The second most popular Canadian newspaper The Globe and Mail has published an article on the Holodomor witness – Tetiana Dashko.

Three sons of Tetiana – Yurii, Walter and Alexander shared the story of her mom to The Globe and Mail.

“Tatiana (Tina) Dashko: wife, grandmother, witness of the Holodomor, believer. Born on April 17, 1924, in Krasnosilka, Ukraine; died on January 2, 2019, in Toronto from heart failure at the age of 94,” is written in a statement.

Tatiana Dashko (Pastoshchuk) grew up in a family with eight brothers and sisters, whose childhood was destroyed by the Soviet authorities and the Nazis. The collectivization of farms led to the death of their father, forcing the girl to leave school after grade 4 to help feed the family.

Then there was the Holodomor. Tetiana remembered the death of her younger brother Volodia from starvation. Her mother’s mother died on her hands shortly before the Nazis invaded Ukraine.

In 1941, Tatiana was sent to Germany for forced labor. In the German city of Bielefeld, on the first day of her work, she met with Yurii Dashko, who was translating the instructions of the master. Soon, Tetiana and Yurii fell in love.
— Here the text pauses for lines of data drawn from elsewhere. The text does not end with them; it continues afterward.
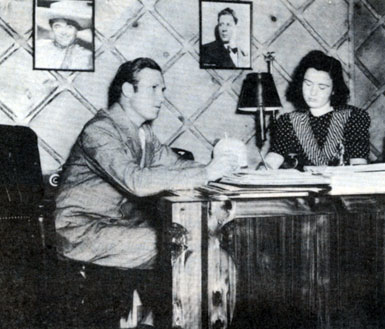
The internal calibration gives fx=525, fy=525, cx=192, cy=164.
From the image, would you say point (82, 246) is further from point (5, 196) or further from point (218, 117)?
point (218, 117)

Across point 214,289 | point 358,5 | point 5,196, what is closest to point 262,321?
point 214,289

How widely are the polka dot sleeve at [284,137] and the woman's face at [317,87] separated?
150 mm

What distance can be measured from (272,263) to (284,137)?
1304mm

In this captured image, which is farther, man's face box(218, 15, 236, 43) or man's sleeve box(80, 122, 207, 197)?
man's face box(218, 15, 236, 43)

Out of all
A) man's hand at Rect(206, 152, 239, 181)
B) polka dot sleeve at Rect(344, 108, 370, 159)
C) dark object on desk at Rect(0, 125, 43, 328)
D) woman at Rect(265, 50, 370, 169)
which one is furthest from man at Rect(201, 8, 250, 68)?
man's hand at Rect(206, 152, 239, 181)

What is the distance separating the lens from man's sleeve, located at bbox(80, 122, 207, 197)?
4.61ft

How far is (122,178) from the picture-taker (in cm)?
149

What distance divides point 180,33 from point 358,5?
1112 millimetres

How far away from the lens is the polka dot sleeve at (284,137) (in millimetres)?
2432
In 1945, they married in a destroyed cathedral in Hanover, and in 1950 they moved to Canada.

The couple gave birth to three sons – Yuri, Walter and Alexander. Tetyana and Yuri worked hard: the husband worked in foundry, and his wife, at different times, worked in a shoe factory, a cotton plant, a chainsaw, as a cleaner and in the greenhouses. The family moved five times until it found a comfortable home with a large garden.

The horrors that Tatiana experienced at the beginning of his life left the mark in her memory, but not in her outlook. She cherished beautiful things. Colors and patterns in her embroidery for traditional Ukrainian shirts, pillow cases for family and friends, etc. – created real beauty around.

To help children learn the language, she spoke Ukrainian only. “We learned to speak Ukrainian and dance Ukrainian folk dances, join Ukrainian scouts and attend Saturday school; we learned how to collect Easter baskets and cook 12 dishes for Christmas dinner, ” the sons of Tatiana Dashko recall. The boys also took the lessons of the accordion.

Tetiana Dashko started and ended every day with a sincere, generous prayer. Having lived in Canada for more than 65 years, Tetiana and Yurii gave children a sense of family, culture, justice, and the wish to create a better world. During the last decades, Tetiana spoke at the Holodomor commemorative events in honor of the memory of her little brother and millions of other people who were starved to death.